Security runs smoothly bar a comment re the volume of electrical items I have to support my quest. Bike computer, Garmin, bike lights (yes, over the top but I panic), phone, back up phone, laptop, chargers, gear chargers.
I’m soon up in the air, meet an interesting lady from Hong Kong called Chania, then we’re down. Through customs and into a waiting taxi, booked through booking.com.
Ten mins out taxi driver tries to deposit us in some random Barcelona back alley. I advise that we need to get to Calella which is much further than this. Few calls. Evidence of payment. The address on his screen, with Zip code matches that on my paperwork. I’m massively being attempted conned at midnight. Thankfully large boyf (Adam) has accompanied me on this quest and takes on roll of bad cop.
We are back on the road again discussing quite merrily how I would have probably got out and spent the night sat on my suitcase.
Get to hotel which has a Benidorm feel about it and a Titanic theme inside. Fountains that look like popped champagne fizzing over greet us. The decor inside looks like the Titanic ballroom entrance with a plush wooden staircase and cleverly positioned mirrors to give a double stair look (remember the film when she comes down for dinner with Jack) and a large copy of the Kate Winslet sketch from the film with her boob out.
Checked in, out for dinner, nowhere open so we find a pub and have a beer and a packet of crisps for tea. Prep of winners.

--- RAW RECORDS ---
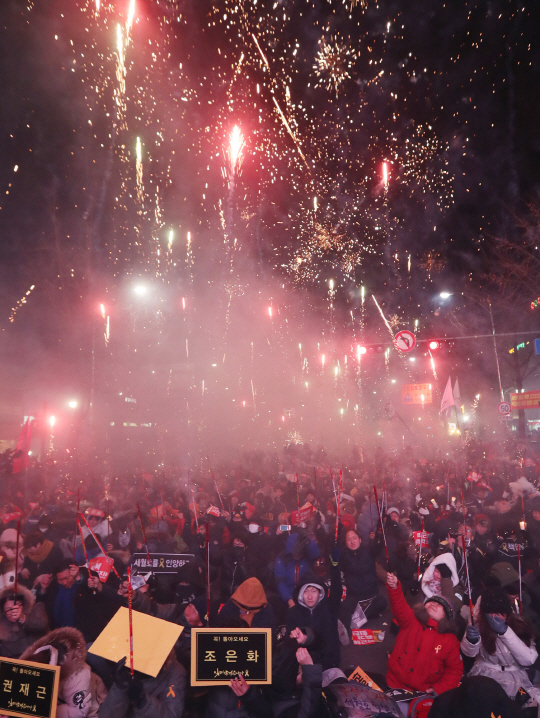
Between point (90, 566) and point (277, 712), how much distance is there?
311cm

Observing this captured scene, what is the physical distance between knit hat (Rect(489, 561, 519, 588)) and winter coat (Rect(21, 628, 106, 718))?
4733mm

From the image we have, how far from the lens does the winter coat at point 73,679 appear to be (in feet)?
11.5

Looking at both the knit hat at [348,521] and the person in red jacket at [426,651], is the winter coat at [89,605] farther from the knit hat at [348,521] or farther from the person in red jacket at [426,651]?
the knit hat at [348,521]

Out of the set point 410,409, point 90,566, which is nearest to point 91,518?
point 90,566

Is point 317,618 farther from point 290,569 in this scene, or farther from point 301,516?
point 301,516

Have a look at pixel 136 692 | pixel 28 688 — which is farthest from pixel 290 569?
pixel 28 688

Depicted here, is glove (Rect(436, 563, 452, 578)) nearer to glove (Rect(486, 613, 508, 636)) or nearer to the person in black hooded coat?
the person in black hooded coat

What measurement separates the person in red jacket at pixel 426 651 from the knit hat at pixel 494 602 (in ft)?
1.13

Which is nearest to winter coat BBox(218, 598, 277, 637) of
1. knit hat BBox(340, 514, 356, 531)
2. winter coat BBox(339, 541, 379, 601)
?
winter coat BBox(339, 541, 379, 601)

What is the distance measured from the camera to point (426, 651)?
4.33m

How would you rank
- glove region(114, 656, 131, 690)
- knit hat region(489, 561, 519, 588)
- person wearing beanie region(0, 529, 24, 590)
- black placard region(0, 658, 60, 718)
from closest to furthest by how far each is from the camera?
black placard region(0, 658, 60, 718)
glove region(114, 656, 131, 690)
knit hat region(489, 561, 519, 588)
person wearing beanie region(0, 529, 24, 590)

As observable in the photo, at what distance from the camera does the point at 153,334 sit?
43.3 meters

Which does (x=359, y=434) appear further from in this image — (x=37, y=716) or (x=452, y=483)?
(x=37, y=716)

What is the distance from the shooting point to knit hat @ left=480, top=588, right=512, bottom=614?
4.26m
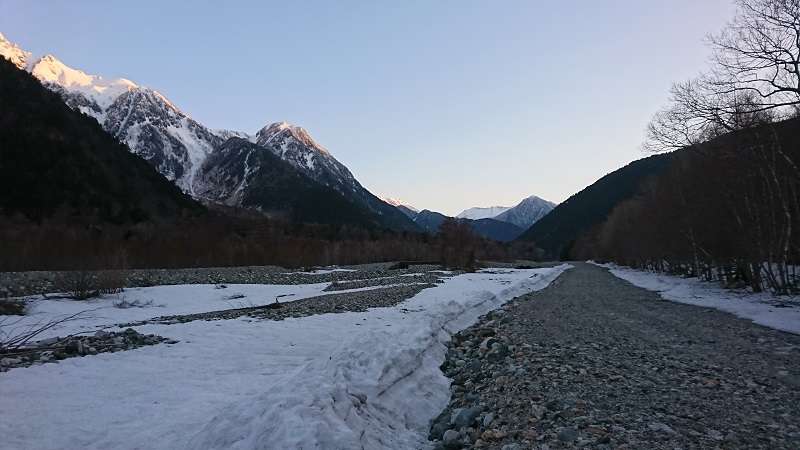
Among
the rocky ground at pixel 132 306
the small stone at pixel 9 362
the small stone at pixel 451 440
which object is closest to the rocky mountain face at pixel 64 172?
the rocky ground at pixel 132 306

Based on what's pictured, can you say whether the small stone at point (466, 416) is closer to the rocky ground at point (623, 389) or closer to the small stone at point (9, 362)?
the rocky ground at point (623, 389)

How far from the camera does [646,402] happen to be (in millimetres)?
6312

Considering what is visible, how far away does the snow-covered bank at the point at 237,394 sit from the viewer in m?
Answer: 5.37

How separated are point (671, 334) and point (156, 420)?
1236 cm

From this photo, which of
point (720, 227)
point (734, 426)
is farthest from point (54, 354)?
point (720, 227)

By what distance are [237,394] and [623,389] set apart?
6147mm

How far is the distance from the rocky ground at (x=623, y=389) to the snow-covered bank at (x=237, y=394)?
898mm

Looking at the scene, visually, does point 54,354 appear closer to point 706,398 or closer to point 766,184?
point 706,398

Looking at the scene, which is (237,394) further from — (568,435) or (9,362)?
(568,435)

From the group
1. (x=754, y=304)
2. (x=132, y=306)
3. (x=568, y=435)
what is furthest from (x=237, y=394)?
(x=754, y=304)

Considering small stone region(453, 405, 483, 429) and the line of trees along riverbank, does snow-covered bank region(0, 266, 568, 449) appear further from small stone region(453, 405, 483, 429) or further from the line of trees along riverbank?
the line of trees along riverbank

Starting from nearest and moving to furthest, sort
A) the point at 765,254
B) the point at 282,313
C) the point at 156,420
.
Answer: the point at 156,420 < the point at 282,313 < the point at 765,254

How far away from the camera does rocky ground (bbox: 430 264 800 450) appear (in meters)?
5.28

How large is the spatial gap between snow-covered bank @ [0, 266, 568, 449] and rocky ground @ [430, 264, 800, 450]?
90 centimetres
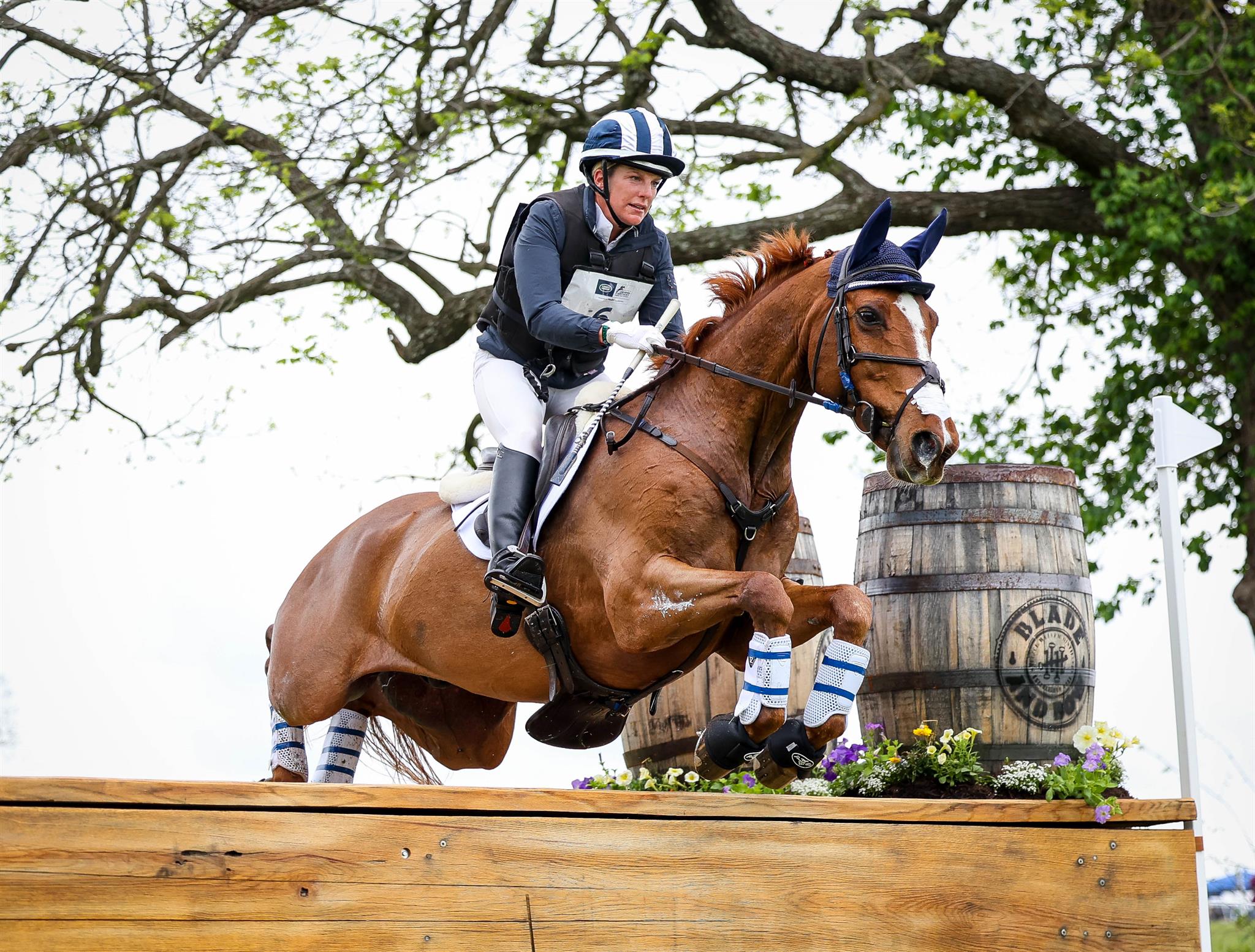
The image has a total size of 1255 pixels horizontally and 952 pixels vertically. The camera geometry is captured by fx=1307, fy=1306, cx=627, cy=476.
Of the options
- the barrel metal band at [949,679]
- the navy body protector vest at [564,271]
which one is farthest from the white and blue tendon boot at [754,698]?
the barrel metal band at [949,679]

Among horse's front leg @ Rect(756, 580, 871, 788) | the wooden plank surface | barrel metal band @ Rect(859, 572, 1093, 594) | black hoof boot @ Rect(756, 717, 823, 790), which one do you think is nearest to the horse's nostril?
horse's front leg @ Rect(756, 580, 871, 788)

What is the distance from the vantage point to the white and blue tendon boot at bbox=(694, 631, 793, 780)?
118 inches

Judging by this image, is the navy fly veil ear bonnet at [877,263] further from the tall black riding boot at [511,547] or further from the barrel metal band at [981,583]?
the barrel metal band at [981,583]

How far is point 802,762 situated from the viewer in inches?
120

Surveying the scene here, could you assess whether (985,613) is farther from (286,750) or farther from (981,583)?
(286,750)

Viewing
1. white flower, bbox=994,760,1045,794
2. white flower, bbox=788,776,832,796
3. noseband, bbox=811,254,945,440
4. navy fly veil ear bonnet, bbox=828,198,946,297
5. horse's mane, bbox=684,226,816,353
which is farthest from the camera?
white flower, bbox=788,776,832,796

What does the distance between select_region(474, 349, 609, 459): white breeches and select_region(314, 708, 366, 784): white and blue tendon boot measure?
1309mm

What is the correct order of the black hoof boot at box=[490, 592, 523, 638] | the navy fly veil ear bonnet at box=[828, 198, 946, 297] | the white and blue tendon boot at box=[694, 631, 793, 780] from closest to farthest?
the white and blue tendon boot at box=[694, 631, 793, 780]
the navy fly veil ear bonnet at box=[828, 198, 946, 297]
the black hoof boot at box=[490, 592, 523, 638]

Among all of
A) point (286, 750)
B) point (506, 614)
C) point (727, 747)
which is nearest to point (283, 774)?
point (286, 750)

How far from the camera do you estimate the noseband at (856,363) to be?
318 cm

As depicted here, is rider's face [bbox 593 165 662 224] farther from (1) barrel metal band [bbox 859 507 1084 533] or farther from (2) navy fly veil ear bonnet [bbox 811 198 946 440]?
(1) barrel metal band [bbox 859 507 1084 533]

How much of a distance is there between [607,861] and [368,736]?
2.16 m

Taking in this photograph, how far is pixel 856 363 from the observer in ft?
10.6

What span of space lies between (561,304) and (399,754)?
202cm
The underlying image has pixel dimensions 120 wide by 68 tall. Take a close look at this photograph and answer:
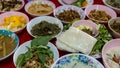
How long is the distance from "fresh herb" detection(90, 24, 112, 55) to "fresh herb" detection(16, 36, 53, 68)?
318 mm

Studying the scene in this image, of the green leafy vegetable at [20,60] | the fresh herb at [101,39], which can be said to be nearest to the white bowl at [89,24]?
the fresh herb at [101,39]

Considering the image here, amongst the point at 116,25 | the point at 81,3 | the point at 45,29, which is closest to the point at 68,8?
the point at 81,3

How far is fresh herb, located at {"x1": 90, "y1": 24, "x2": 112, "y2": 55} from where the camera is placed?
1.43m

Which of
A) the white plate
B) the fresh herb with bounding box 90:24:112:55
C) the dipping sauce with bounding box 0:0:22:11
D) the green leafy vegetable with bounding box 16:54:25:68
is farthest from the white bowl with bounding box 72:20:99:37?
the dipping sauce with bounding box 0:0:22:11

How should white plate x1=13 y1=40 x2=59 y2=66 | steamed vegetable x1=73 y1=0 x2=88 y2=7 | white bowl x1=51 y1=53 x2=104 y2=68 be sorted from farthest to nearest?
1. steamed vegetable x1=73 y1=0 x2=88 y2=7
2. white plate x1=13 y1=40 x2=59 y2=66
3. white bowl x1=51 y1=53 x2=104 y2=68

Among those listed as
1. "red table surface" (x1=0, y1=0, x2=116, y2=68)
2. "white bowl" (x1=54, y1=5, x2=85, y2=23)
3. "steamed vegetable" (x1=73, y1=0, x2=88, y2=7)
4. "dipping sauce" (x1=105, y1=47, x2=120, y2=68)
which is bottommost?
"red table surface" (x1=0, y1=0, x2=116, y2=68)

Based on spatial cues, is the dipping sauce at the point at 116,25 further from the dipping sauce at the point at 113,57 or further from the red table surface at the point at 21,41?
the red table surface at the point at 21,41

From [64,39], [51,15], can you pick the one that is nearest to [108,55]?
[64,39]

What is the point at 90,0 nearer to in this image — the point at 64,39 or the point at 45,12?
the point at 45,12

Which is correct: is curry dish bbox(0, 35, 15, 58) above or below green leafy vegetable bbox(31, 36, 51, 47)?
below

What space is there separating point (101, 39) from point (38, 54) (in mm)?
499

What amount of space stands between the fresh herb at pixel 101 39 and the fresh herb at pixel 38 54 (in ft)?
1.04

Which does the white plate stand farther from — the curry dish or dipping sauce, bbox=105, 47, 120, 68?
dipping sauce, bbox=105, 47, 120, 68

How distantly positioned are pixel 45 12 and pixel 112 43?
0.70 meters
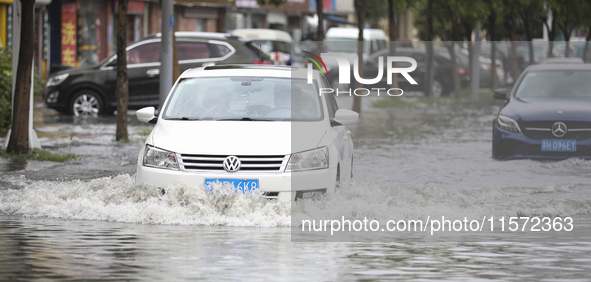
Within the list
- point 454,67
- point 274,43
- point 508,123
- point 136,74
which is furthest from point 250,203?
point 274,43

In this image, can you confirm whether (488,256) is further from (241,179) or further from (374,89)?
(374,89)

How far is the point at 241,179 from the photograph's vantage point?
10430mm

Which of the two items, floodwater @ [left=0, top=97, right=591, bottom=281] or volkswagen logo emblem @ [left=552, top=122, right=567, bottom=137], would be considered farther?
volkswagen logo emblem @ [left=552, top=122, right=567, bottom=137]

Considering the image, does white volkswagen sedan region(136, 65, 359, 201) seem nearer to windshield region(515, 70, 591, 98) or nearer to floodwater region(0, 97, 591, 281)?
floodwater region(0, 97, 591, 281)

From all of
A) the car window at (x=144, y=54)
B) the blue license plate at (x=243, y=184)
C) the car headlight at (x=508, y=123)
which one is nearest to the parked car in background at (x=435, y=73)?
the car window at (x=144, y=54)

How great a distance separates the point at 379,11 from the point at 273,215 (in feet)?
220

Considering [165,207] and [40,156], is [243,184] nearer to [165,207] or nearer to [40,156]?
[165,207]

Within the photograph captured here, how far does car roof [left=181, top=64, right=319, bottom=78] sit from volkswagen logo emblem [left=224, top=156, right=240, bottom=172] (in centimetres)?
188

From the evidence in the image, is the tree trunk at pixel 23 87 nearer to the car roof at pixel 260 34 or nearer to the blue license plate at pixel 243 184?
the blue license plate at pixel 243 184

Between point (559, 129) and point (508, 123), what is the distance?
85 cm

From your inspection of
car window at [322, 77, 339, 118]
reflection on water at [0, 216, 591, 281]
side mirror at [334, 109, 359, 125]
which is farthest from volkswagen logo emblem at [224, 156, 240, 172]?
car window at [322, 77, 339, 118]

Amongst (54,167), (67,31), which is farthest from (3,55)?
(67,31)

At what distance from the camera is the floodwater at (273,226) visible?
791cm

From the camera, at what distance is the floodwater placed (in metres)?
7.91
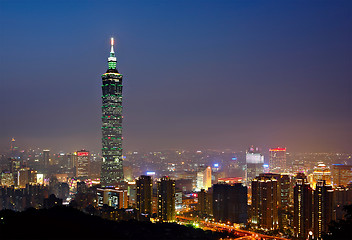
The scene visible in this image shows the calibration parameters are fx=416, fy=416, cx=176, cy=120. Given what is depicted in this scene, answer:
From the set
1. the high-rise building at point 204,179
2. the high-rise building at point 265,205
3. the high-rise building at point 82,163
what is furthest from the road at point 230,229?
the high-rise building at point 82,163

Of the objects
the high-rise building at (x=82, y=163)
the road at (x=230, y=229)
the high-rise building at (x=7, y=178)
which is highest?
the high-rise building at (x=82, y=163)

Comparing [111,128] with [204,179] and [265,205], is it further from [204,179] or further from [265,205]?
[265,205]

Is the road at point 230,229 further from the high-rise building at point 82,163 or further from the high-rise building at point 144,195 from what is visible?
the high-rise building at point 82,163

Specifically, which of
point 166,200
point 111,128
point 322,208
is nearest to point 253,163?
point 111,128

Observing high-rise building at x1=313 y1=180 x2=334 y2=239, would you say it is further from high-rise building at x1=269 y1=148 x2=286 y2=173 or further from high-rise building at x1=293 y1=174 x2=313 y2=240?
high-rise building at x1=269 y1=148 x2=286 y2=173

--- EXERCISE BRIEF ---
List every electrical item the travel account names as something the writer brought through security. Rely only on the travel account for this.

--- SOLUTION TO THE PROBLEM ---
- Bike computer
- Garmin
- Bike lights
- Phone
- Backup phone
- Laptop
- Chargers
- Gear chargers